Du glyphosate dans du miel : des apiculteurs portent plainte contre Bayer
Le syndicat apicole de l'Aisne a porté plainte mercredi contre Bayer, qui vient de boucler le rachat de Monsanto, après la découverte de glyphosate dans le miel d'un de ses adhérents, a-t-on appris vendredi de sources concordantes.
Le syndicat, réunissant 200 apiculteurs pour la plupart amateurs, a reçu l'alerte d'un de ses membres qui vend ses excédents au groupe Famille Michaud Apiculteurs, le plus gros acteur du miel en France, notamment avec sa marque Lune de Miel.
Le miel est systématiquement analysé
"Lorsqu'ils reçoivent le miel, ils le font systématiquement analyser et là ils ont trouvé du glyphosate", explique à l'AFP Jean-Marie Camus, président du syndicat apicole de l'Aisne, confirmant une information du quotidien Le Parisien-Aujourd'hui en France.
Interrogé par l'AFP, Famille Michaud Apiculteurs a confirmé lui avoir refusé trois fûts de miel toutes fleurs, d'un total de 900 kg, après y avoir détecté des traces de l'herbicide - le plus utilisé en France et qualifié de "cancérogène probable" par l'Organisation mondiale de la santé - à hauteur de "16 ppb" (parties par milliard).
"La règlementation glyphosates est européenne, elle fixe une limite maximale de 50 ppb pour le miel et les produits de la ruche", a précisé à l'AFP Vincent Michaud, PDG du groupe, qui refuse "systématiquement" d'utiliser du miel quand le taux de glyphosate y dépasse le seuil de 10 ppb.
"Notre politique qualité est plus exigeante (...) car nous considérons que le miel doit rester un produit 100% pur et naturel, totalement préservé, et que la pureté et la qualité d'un miel doivent systématiquement être contrôlées avant la commercialisation", a fait valoir M. Michaud.
Plainte déposée pour "administration de substances nuisibles"
L'apiculteur concerné habite près de Laon, une région de grandes cultures (colza, betterave, tournesol, luzerne). "Mais il ne faut pas non plus oublier le jardinier du dimanche et sa propension à utiliser facilement le Roundup", nom commercial de l'herbicide, souligne l'avocat du syndicat, Me Emmanuel Ludot, du barreau de Reims.

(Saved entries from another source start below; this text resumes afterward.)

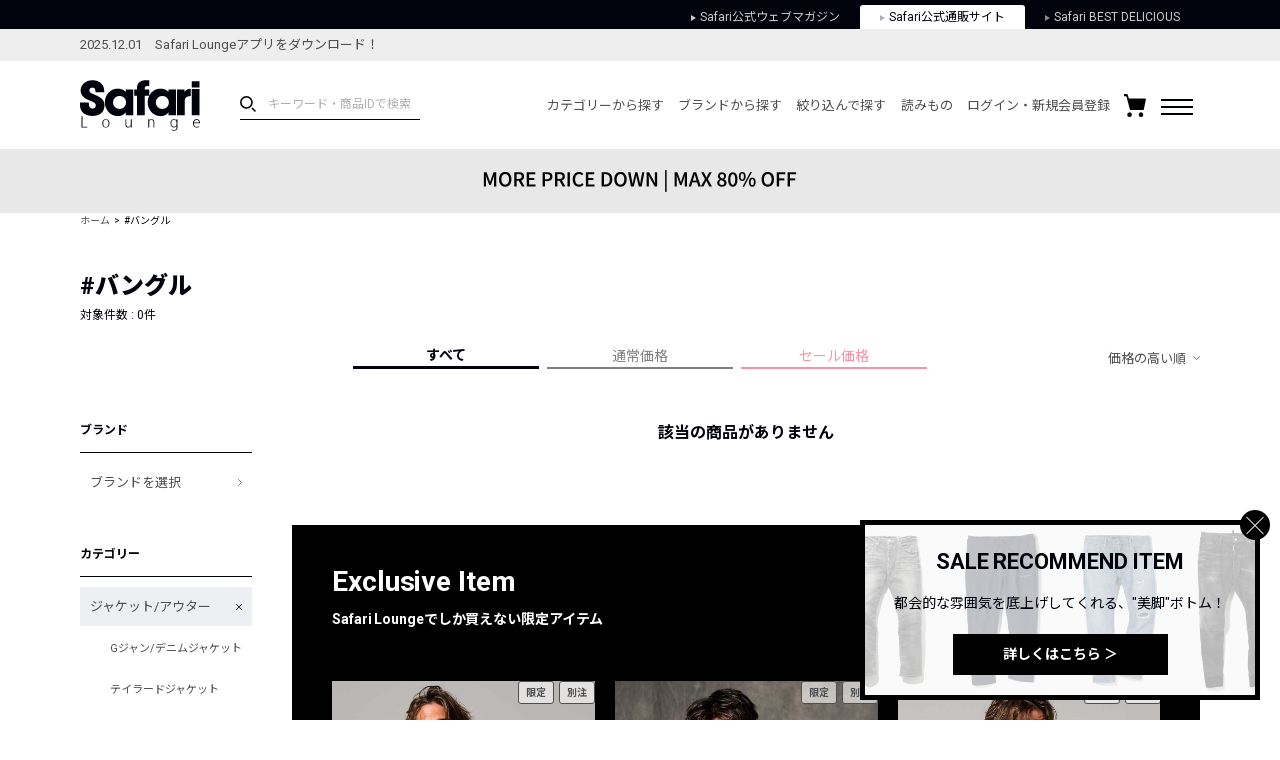

--- FILE ---
content_type: text/css
request_url: https://media.safarilounge.jp/thegear/content/theme/view/pc/css/product.css?t=1644298533
body_size: 4512
content:
@charset "UTF-8";
body.page-product .main{margin-top:13px}body.page-product-brand .pickup_contents__wrap,body.page-product-search .pickup_contents__wrap,body.page-product-category .pickup_contents__wrap{margin:70px 0 118px 0;padding:80px 0 30px 0}
.item_not_found{
    margin-bottom:80px;
    font-size:16px;
    font-weight:bold;
    text-align:center;
}

/* category_add */
.itemlist__item__img{
    height: 75%;
    display: block;
    position: relative;
}
.itemlist__item__img>a{
    display: -webkit-flex;
    display: -moz-flex;
    display: -ms-flex;
    display: -o-flex;
    display: flex;
    width:100%;
    height:100%;
    -webkit-box-pack: center;
    -ms-flex-pack: center;
    justify-content: center;
    -webkit-box-align: center;
    -ms-flex-align: center;
    align-items: center;
}
.itemlist__item__img>a>img{
    display: block;
    vertical-align: middle;
    position: relative;
    margin: 0 auto;
    padding: 0;
}

.itemlist__item{
    padding-top:0;
}
.itemlist__tagblock{
	z-index:1;
    display: -webkit-flex;
    display: -moz-flex;
    display: -ms-flex;
    display: -o-flex;
    display: flex;
    position: absolute;
    width:100%;
    height:auto;
    margin: 0;
    padding: 0;
    -webkit-box-pack: end;
    -ms-flex-pack: end;
    justify-content: flex-end;
    -webkit-box-align: center;
    -ms-flex-align: center;
    align-items: center;
    -webkit-box-pack: justify;
    -ms-flex-pack: justify;
    justify-content: space-between;
    -ms-flex-wrap: wrap;
    flex-wrap: wrap;
    top:0;
    right:0;
}
.itemlist__tagblock>.itemlist__tagblock_inner>.item-status__icon{
    font-size: 10px;
    color: #4d4e51;
    padding: 3px 7px;
    margin-left: 5px;
    border-radius: 3px;
    border:solid 1px #4d4e51;
    font-weight:bold;
    background:rgba(255,255,255,.6);
}
.itemlist__tagblock>.itemlist__tagblock_inner>.item-status__icon:nth-child(1){
    margin-left:0;
}
.itemlist__tagblock_inner{
    display: -webkit-flex;
    display: -moz-flex;
    display: -ms-flex;
    display: -o-flex;
    display: flex;
    position: relative;
    width: auto;
    height: auto;
    margin: 0;
    padding: 0;
    -webkit-box-pack: end;
    -ms-flex-pack: end;
    justify-content: flex-end;
    -webkit-box-align: center;
    -ms-flex-align: center;
    align-items: center;
}
.itemlist__tagblock_inner.full{
    width: 100%;
}
.itemlist__tagblock>.itemlist__item__tag{
    position: relative;
}

.main__itemsec.itemsec--becchu.productlist{
    background: #000;
    padding: 40px 40px 0;
    margin-top:60px;
}
.main__itemsec.itemsec--becchu.productlist>h2{
    font-family: "Roboto", "Noto Sans JP", "Hiragino Kaku Gothic ProN", メイリオ, Meiryo, sans-serif;
    color:#fff;
    font-size:28px;
    line-height:1.2;
}
.main__itemsec.itemsec--becchu.productlist>h2>span{
    font-size:14px;
}
.main__itemsec.itemsec--becchu.productlist>h2>.ttl__more{
    color:#fff;
    border-color:#fff;
}
.main__itemsec.itemsec--becchu.productlist>h2>.ttl__more::before{
    background:#fff;
}
.main__itemsec.itemsec--becchu.productlist .itemlist__item__info__name,.main__itemsec.itemsec--becchu.productlist .itemlist__item__info__price{
    color:#fff;
}
.main__itemsec.itemsec--becchu.productlist .itemlist__item__info__price--sale{
    color: #ef2654;
}
.main__itemsec.itemsec--becchu.productlist .itemlist .slick-prev,.main__itemsec.itemsec--becchu.productlist .itemlist .slick-next{
    background-color:#fff;
}
.main__itemsec.itemsec--becchu.productlist .itemlist .slick-prev{
    background-image:url(/thegear/content/theme/view/pc/img/cmn/icn_left-linearrow-black.svg)
}
.main__itemsec.itemsec--becchu.productlist .itemlist .slick-next{
    background-image:url(/thegear/content/theme/view/pc/img/cmn/icn_right-linearrow-black.svg)
}

.itemlist__item__img{
    height: auto;
}
.itemlist__item__info__price{
    position: absolute;
    bottom:0;
    left:0;
}
.itemlist__item__info{
    padding-bottom:30px;
}
.itemlist__item__favorite{
    bottom:3px;
}
.itemlist_item_info_item{
    font-size:12px;
    margin-bottom:10px;
	display: -webkit-box; 
	-webkit-line-clamp: 2;
	-webkit-box-orient: vertical;
	overflow: hidden;
	max-height:36px;
}
.exclusive_slick span.itemlist_item_info_item {
	color: #fff;
}

.itemlist__item__img{
    height: auto;
}
.itemlist__item__info__price{
    position: relative;
    bottom:0;
    left:0;
}
.itemlist__item__info{
    padding-bottom:30px;
}
.itemlist__item__favorite{
    bottom:3px;
}
.itemlist_item_info_item{
    font-size:12px;
    margin-bottom:10px;
}
.itemlist__item.slick-slide {
    height: auto;
}
.itemlist .slick-track {
    display: flex;
}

La plainte a été déposée jeudi pour "administration de substances nuisibles" contre Bayer et Monsanto, dont le siège en France est à Lyon, une date choisie symboliquement "pour la faire coïncider avec deux événements: une action nationale des apiculteurs et le rachat définitif de Monsanto par Bayer", a souligné Me Ludot.
Jean-Marie Camus espère que cette action conduira à l'ouverture d'une enquête permettant de savoir, notamment, si cette contamination est accidentelle ou pas et quelles conséquences elle pourrait avoir sur la santé des consommateurs. Il a conservé les trois fûts de miel mis en cause.
"La question est aussi de savoir quelle est l'étendue du phénomène. Famille Michaud m'a dit qu'il ne s'agissait pas d'un cas isolé", a ajouté Me Ludot.
Des traces régulières de glyphosate
Tous les miels livrés au groupe par des apiculteurs français sont analysés et "régulièrement, nous détectons des substances exogènes dont le glyphosate", a confirmé Vincent Michaud, précisant que sur la récolte 2018, le taux de contamination au glyphosate était de 12% parmi les lots fournis au groupe en France et que le nombre d'apiculteurs auxquels il avait demandé de récupérer leur livraison était de sept.
"Régulièrement, nous détectons des substances exogènes dont le glyphosate", confirme Vincent Michaud
Parmi les autres substances souvent détectées, M. Michaud cite des sirops de nourrissement ou des antibiotiques destinés aux abeilles, et des pesticides.
Des apiculteurs ont manifesté jeudi un peu partout en France pour réclamer des aides exceptionnelles et un environnement plus favorable aux abeilles, après "l'hécatombe" dans les ruches cet hiver.